An essay in this book about the “memoir craze” is titled “But Enough About Me.” This, in effect, is what Mendelsohn imagines Anne Carson saying to Sappho, Zachary Mason to Homer, Jonathan Littell to Aeschylus, Julie Taymor to Ovid.

3.

Most of the essays in this book were written for these pages. Of the rest, one appeared in The New Republic, two in The New York Times Book Review, and seven in The New Yorker. Everything in the book is rewarding, but some essays probe notably less deeply than others, or pass up opportunities that Mendelsohn typically seizes elsewhere.

Through his attention to logic and detail, he repeatedly finds social and ethical implications that other critics miss; but in a review of Stephen Mitchell’s translation of the Iliad, he blunts one of the poem’s sharpest edges by reporting that Patroclus “has dreamed up a clever plan” to go into battle wearing Achilles’ armor, a plan that results in his death. In fact, Patroclus merely repeats word for word a plan dreamed up for him a few thousand lines earlier by Nestor, the long-winded counselor to kings who, like his many real-world successors, lives to a revered old age giving advice that, although no one around him ever notices, gets other people killed.

Mendelsohn usually has no patience with critics who insist on interpreting writers of the past as prophets of our present age, but in an essay on Rimbaud he treats as “startling in its time” Rimbaud’s famous sentence “Je est un autre,” and quotes a critic who calls it the “poetic E=mc2.” In fact—and this is the sort of thing that Mendelsohn points out when other critics ignore sobering reality—the rest of Rimbaud’s paragraph makes it clear that he was not inventing something new but making an aphorism out of an ancient truth: the self that says “I” always stands slightly to the side of the self that observes itself speaking. This was a truth known to Homer, whose Odysseus never opens his mouth without constructing a speaking self slightly different from what Homer portrays as his inner self.

Some of the variations in force and intensity in Mendelsohn’s book seem to result from his increasing sense of his own authority and his growing indifference to conventional opinion. The publication dates appended to each of the essays tell a story.* In the earliest, from 1999, he mentions the “modern, even postmodern, way” that the hero perceives himself in The Charterhouse of Parma. This advertises—to readers who can’t be trusted to see past their own preoccupations—that a pre- modern book is worth reading because it’s really postmodern. By 2010, Mendelsohn dismisses a novel’s “modishly postmodern theme.”

Even in his latest essays, Mendelsohn seems to conceal the depths of his intelligence and the ways it isolates him not only from mass culture but from the smaller world of literary and artistic sophistication.

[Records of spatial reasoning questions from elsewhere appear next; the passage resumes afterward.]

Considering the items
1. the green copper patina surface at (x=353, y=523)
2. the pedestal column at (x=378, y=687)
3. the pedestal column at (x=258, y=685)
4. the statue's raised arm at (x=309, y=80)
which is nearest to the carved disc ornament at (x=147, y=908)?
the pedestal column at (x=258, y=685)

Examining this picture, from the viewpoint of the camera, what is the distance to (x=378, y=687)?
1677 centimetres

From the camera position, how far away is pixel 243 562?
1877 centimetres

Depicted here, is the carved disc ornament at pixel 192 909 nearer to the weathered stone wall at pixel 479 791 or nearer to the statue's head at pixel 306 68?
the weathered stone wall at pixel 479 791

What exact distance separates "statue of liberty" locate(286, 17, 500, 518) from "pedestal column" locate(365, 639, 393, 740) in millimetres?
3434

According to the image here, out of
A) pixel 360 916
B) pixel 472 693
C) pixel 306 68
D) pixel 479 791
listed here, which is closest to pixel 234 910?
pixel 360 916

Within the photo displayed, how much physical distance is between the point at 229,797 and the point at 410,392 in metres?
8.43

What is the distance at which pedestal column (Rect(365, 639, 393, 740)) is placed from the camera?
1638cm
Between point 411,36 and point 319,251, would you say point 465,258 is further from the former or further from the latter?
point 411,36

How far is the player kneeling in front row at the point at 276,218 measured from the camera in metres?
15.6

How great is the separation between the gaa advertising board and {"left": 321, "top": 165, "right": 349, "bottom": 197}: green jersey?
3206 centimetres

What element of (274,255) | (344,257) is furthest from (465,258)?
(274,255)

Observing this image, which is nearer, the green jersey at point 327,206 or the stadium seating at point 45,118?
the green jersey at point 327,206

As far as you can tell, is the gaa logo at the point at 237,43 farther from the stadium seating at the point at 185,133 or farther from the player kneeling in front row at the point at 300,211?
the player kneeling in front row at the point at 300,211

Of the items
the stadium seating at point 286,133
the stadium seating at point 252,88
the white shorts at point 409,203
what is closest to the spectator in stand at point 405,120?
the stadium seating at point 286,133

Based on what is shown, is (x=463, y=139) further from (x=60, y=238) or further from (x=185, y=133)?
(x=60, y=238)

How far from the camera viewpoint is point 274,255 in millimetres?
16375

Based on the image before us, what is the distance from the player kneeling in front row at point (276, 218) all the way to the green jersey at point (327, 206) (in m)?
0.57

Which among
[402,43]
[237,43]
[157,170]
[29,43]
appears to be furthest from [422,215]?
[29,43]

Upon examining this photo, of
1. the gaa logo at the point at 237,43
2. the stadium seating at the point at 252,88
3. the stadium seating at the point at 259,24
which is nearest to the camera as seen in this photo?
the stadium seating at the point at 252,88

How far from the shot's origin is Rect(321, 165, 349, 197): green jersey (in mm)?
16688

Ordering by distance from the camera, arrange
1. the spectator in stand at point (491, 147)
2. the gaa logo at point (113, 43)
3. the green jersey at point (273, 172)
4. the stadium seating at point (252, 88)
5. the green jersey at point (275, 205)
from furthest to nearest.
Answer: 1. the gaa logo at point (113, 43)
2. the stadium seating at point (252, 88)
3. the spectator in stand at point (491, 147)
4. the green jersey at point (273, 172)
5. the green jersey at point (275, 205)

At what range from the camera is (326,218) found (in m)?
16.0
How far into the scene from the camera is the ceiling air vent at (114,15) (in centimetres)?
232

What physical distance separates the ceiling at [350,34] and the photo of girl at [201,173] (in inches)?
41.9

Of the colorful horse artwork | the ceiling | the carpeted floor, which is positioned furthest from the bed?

He sometimes makes demotic gestures such as the formula “X is—well, Y.” (“On the other hand, he [Horace] is—well, the august Augustan”; “the best a reviewer can say about a personal narrative is—well, that it’s not like a memoir.”) Like any writer who tries to avoid saying “one” or “we,” he tends to use “you” when he means “I” (he does it so often it begins to annoy you); but what is most striking about his second-person style is that he uses it when he feels something deeply or when he responds to something with his firmest moral and intellectual convictions. When he is most himself, when he is least submerged into a collective popular or coterie mentality, he writes as if he were someone else he calls “you.”

What makes this book moving as well as enlightening is its inner drama, the sense it gives that Mendelsohn knows the price in isolation that he must pay for his convictions, that he doesn’t want to pay that price, but that he pays it anyway. In all such choices—as in Odysseus’ preference for Penelope over Calypso—what looks like a sacrifice proves to be an immeasurable gain. By isolating himself from the faceless anonymity of both mass culture and intellectual fashion, he frees himself to make the intimate connections with individual writers and books that animate everything he writes.

His book demonstrates, among many other things, how much can be gained when a critic commits himself to the unique reality of other writers rather than seeking in them a flattering reflection of himself. I would admire it equally, I hope, if its author had a different last name.